風に吹かれすぎて

今日はどんな風が吹いているのでしょうか

ペス

2010年08月07日 | 雑感
子供の頃、赤毛の犬というのをよく見かけていました。
太った赤毛の犬というのは見たことがなく、大方は瘠せて貧相で、そして野良犬でした。
野良犬というのが珍しくなく、飼われている犬でも放し飼いが多かった頃の話です。
我が家にも赤毛の犬が出入りするようになりました。
数日に一度くらいの割合でふらりと玄関先に現れます。
残り物のご飯やなんやらを上げていたみたいです。
誰が名付けたのか、我が家のものはその犬をペスと呼んでいました。

餌を与えると寄ってきて食べるのですが、決して身体を触らせたりしません。
食べ終わると、物憂げに立ち上がって、ふらふらとどこかに行ってしまいます。
ある時どこからか鰯かなんかの魚を咥えて我が家にやってきました。
魚屋の軒先から盗んできたのでしょう。
いかにも盗みをしそうな貧相な顔をしていましたから、子供心に妙に納得したことを覚えています。
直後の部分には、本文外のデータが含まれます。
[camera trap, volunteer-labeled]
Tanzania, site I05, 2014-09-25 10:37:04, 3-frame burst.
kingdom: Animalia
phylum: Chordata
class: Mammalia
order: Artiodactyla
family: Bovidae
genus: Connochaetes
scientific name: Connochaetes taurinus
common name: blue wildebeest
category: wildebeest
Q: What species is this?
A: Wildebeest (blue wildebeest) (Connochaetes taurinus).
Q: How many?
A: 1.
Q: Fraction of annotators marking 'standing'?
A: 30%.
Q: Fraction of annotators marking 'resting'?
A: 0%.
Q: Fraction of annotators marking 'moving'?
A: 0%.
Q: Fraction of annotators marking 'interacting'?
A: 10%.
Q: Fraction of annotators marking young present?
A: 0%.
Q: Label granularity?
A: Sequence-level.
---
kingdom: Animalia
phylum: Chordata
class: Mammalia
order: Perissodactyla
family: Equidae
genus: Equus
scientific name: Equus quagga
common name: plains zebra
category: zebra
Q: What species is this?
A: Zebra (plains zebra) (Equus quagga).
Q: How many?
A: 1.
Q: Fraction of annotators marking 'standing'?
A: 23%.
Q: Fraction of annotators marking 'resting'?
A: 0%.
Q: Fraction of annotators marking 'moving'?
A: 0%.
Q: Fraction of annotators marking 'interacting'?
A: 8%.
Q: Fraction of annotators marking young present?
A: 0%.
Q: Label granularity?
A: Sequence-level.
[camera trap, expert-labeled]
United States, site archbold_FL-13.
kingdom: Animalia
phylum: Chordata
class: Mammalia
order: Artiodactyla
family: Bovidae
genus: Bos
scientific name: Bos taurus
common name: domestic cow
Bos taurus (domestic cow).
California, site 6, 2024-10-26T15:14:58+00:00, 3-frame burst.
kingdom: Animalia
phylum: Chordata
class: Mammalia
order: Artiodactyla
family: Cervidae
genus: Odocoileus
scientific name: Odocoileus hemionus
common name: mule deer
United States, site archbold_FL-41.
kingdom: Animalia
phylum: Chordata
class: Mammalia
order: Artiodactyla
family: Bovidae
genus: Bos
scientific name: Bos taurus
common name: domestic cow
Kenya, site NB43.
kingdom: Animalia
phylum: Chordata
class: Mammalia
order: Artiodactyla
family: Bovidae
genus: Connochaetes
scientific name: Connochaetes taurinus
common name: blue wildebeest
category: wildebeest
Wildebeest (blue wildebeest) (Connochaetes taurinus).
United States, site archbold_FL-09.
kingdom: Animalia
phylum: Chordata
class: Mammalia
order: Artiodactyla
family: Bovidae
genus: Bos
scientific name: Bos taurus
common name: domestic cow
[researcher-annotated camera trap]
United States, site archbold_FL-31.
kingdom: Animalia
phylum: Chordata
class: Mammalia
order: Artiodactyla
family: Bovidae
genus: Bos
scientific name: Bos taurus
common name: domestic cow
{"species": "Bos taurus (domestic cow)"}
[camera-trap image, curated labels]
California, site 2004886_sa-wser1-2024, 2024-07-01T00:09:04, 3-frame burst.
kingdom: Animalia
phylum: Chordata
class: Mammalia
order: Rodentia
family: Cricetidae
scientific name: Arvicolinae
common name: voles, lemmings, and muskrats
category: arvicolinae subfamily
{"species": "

幼稚園からの帰り道、思わぬところでペスを見かけて、ペス!ペス!と呼んでも、振り向きもせずその瘠せた姿をどこかに消しました。
その決して人慣れない姿に、少し哀しい感情を感じました。

ある日、外から帰ると、家の中の誰かがペスが死んだよと教えてくれました。
どこかの道端で死んでいるのを、誰かが見つけ、それを家のものに知らせてよこしたのだそうです。
家のものも確認しに現場に出向いて、確かにペスだと確認したそうです。
家で正式に飼っていたわけでもありませんから、ペスの死亡確認をうちがすべきもであったのかどうかは知りませんが、
他に主立ってペスの世話をしている家があったわけでもなかったのでしょう。
一応は、うちが飼っているという街の人たちの漠然とした認識だったのでしょう。

ペスが我が家に姿を見せるようになった期間は、記憶が曖昧ですが数ヶ月くらいの短い期間だったと思います。
尻尾を振って喜ぶこともなく、誰かに気を許すこともなく、瘠せた体と貧相な顔でどこからか現れ、どこぞで死にました。
大きな悲しみはやってきませんでしたが、ノソリと立つペスの姿が妙に脳裏に浮かんできては、
なんとなく胸が苦しいような感じになりました。